Directions:
Write out verbatim the items from the start through the line holding "2519 centimetres", that line included.

Items from a dataset:
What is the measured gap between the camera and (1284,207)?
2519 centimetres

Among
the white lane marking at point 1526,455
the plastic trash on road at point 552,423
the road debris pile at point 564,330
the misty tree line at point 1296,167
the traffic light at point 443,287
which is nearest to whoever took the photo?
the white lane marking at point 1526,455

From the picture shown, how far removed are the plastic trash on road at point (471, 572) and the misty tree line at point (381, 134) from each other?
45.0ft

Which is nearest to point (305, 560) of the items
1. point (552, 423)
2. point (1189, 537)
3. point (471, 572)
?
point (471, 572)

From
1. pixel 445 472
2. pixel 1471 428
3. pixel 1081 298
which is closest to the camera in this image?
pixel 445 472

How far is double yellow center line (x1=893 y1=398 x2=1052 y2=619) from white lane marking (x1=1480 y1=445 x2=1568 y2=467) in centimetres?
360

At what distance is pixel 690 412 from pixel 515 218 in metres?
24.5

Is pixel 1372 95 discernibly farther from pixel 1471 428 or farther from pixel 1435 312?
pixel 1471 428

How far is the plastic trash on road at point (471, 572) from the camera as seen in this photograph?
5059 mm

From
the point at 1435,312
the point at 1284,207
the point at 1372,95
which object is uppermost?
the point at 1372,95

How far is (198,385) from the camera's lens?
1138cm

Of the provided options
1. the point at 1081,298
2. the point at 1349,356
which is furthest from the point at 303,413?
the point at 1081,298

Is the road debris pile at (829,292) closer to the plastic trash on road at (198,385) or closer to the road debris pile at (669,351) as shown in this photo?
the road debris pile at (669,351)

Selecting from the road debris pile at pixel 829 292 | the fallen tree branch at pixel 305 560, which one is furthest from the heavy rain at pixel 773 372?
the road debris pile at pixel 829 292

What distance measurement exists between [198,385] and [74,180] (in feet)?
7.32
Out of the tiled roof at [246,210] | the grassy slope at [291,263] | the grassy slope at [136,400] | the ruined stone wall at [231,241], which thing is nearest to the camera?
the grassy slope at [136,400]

Exercise solution:
What is the measured gap between the camera and (1284,207)?
2519 centimetres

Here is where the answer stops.